Directions ::
Answer these from the essay on creative development below:
(a) In what year is CANYON dated?
(b) Which four groups does the writer list first as part of the family's circle?
(c) What does the essay call the process of creative development?

Robert Rauschenberg: CANYON, 1959. Oil, pencil, paper, metal, photograph, fabric, wood, canvas, buttons, mirror, taxidermized eagle, cardboard, pillow, paint tube and other materials. 81 ¾ x 70 x 24 inches. Courtesy The Museum of Modern Art.
My evolution as an arts professional was for the most part of my own making. I grew up knowing certain things from living with art, and then also from reading about it, in books and art magazines. My family’s circle included artists, art dealers, art critics, and curators. It also included gallery assistants, archivists, installers, installation photographers, and gallery painters, all of whom were creatives in their own rights. The art world is like that. Some people get to be in the roster, others on the staff, and still others find a niche of their own in the wider art world community. Sooner or later, they find an opportunity to shine. The engagement with art continues unabated, both socially ‘in the scene’ and privately, creating endless palimpsests out of the impressions they glean endlessly at all levels of esthetic recognition. In order to make something of themselves they have to unmake an older self that is built upon expectations and wishes.
The process of creating yourself is similar to what the artist undergoes in building a body of work over time, in progressing from a place of limited though well-meaning creative habits, going through the motions, learning and growing. The process of creative development is a lifelong devotion to strengthening one’s means of expanded and informed self-expression; it’s important to stay active, to always move forward, even if that means traveling into unknown territories. As a critical onlooker I have a unique perspective on this phenomenon. I have learned from other onlookers—curators, art writers, of various stripes—what it also means to understand and describe this process of development. It represents an important cultural touchstone.

Data shown ::

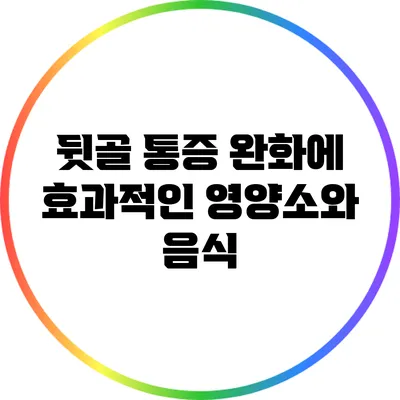 뒷골 통증 완화에 효과적인 영양소와 음식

Response for this exercise ::
(a) 1959.
(b) Artists, art dealers, art critics, and curators.
(c) A lifelong devotion to strengthening one's means of expanded and informed self-expression.